Só existe prevenção do juízo da ação condenatória quando se trata de execução coletiva. Assim entendeu o Tribunal Regional do Trabalho da 10ª Região ao declarar a competência da 19ª Vara do Trabalho de Brasília para julga
r uma ação do sindicato dos bancários.
O relator do caso, desembargador João Amilcar Silva e Souza Pavan, considerou que o artigo 98 do Código de Defesa do Consumidor estabelece "a prevenção do juízo da ação condenatória apenas e tão-somente quando a execução for coletiva, mas sendo ela individual, inexiste tal vínculo".
O magistrado apontou que a razão de existir ações coletivas, como do caso em julgamento, é também a de robustecer a proteção dos direitos individuais ali reconhecidos. 
"O elevado número de causas, concentrado em único órgão jurisdicional, fatalmente irá congestiona-lo como um todo, afetando negativamente o seu desempenho não só na execução em referência, mas todos os demais processos que lá tramitam", afirmou.

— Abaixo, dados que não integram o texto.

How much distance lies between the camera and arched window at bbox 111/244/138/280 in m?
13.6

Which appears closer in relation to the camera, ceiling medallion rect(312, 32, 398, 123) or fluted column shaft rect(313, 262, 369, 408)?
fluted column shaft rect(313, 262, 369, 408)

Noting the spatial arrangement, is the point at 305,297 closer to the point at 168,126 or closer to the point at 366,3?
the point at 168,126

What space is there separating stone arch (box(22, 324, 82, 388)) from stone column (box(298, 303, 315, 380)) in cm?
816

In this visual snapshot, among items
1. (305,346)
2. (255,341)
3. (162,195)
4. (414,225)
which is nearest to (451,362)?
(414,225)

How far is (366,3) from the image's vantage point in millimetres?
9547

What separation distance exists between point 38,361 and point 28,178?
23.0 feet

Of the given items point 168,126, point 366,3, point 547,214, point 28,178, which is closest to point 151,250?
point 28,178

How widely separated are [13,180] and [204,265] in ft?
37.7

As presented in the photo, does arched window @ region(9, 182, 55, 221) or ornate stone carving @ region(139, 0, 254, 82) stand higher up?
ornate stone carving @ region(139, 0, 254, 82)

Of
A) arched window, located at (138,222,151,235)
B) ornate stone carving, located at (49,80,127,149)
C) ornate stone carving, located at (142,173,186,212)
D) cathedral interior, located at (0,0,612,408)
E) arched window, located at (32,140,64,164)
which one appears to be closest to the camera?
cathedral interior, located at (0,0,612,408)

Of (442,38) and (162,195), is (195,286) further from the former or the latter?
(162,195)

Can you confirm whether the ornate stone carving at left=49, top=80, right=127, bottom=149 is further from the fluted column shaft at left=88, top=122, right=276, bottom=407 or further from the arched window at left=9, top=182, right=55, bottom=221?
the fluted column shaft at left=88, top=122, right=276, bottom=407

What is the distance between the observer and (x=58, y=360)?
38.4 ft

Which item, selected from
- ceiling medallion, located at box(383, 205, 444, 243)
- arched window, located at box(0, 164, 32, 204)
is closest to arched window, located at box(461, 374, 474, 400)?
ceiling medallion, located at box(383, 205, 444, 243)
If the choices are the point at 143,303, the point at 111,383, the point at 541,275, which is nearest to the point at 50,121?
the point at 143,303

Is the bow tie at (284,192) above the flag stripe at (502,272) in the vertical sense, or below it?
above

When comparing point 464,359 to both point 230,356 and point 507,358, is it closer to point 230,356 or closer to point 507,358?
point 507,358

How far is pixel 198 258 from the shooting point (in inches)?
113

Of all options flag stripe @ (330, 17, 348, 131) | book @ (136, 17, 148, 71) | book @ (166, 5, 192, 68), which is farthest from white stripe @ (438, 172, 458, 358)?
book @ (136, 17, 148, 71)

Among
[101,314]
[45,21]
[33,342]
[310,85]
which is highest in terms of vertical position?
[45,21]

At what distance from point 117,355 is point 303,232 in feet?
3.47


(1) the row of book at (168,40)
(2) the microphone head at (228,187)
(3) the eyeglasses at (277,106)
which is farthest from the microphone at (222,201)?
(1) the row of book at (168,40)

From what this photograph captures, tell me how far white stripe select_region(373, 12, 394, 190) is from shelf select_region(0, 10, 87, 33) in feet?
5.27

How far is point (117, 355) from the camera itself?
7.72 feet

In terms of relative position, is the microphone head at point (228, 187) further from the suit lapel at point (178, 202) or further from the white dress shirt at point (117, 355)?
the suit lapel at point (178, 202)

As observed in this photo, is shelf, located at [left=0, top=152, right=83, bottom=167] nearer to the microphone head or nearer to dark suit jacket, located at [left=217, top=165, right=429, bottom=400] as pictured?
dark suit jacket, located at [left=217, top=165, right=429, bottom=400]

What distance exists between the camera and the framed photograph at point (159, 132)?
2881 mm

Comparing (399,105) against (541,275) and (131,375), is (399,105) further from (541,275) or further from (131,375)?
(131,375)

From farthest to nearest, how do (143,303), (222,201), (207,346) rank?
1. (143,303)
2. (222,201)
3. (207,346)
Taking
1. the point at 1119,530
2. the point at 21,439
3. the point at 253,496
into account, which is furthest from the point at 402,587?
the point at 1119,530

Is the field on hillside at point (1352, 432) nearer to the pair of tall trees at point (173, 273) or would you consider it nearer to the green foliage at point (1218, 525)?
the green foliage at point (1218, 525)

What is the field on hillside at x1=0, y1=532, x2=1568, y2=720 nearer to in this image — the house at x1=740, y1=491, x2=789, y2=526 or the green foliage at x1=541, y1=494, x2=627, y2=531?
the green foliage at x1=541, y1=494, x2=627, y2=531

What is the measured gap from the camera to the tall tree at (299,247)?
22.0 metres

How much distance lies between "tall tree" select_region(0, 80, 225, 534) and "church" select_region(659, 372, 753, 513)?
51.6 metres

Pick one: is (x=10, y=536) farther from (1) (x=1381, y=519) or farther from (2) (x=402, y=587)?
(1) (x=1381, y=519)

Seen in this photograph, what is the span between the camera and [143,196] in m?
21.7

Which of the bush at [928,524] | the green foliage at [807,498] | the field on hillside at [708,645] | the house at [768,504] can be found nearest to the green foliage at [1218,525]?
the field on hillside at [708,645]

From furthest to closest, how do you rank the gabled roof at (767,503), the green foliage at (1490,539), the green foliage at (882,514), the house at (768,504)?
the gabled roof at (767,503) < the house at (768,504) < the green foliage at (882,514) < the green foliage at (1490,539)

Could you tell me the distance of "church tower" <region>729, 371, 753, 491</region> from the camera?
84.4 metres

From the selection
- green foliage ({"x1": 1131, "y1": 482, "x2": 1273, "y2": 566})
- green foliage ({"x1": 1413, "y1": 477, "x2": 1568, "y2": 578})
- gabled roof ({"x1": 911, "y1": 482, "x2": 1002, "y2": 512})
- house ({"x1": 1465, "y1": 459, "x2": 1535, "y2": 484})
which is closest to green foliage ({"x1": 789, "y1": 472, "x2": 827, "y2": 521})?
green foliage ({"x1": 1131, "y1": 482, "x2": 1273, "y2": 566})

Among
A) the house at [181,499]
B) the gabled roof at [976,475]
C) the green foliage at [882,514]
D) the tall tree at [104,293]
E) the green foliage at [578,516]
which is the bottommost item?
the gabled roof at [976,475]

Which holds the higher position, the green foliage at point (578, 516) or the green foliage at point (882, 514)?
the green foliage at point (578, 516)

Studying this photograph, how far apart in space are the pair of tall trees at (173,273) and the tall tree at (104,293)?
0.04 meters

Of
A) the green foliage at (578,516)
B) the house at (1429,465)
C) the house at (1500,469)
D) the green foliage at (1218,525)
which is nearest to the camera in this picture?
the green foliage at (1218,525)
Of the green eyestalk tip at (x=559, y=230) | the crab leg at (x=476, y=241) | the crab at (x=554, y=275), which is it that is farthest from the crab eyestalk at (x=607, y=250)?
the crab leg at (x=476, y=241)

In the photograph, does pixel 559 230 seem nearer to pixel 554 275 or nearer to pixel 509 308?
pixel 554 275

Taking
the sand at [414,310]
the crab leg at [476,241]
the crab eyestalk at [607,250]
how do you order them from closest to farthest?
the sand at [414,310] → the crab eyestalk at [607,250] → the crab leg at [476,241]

O relator entendeu ainda que, embora o autor da ação de execução seja o sindicato, que figurou também no processo coletivo originário, a entidade atua neste caso na defesa de direito individual de um trabalhador. 
Histórico do caso
O sindicato ajuizou ação de execução individual para cumprimento do que foi decidido pela 18ª Vara do Trabalho de Brasília na ação coletiva. A ação de execução foi distribuída, por prevenção, para a mesma unidade judicial que prolatou a sentença coletiva.

Ao receber a demanda, o juízo determinou sua redistribuição aleatória e os autos foram para a 19ª Vara do Trabalho de Brasília, que apontou no TRT-10 o conflito negativo de competência. Com informações da Assessoria de Imprensa do TRT-10.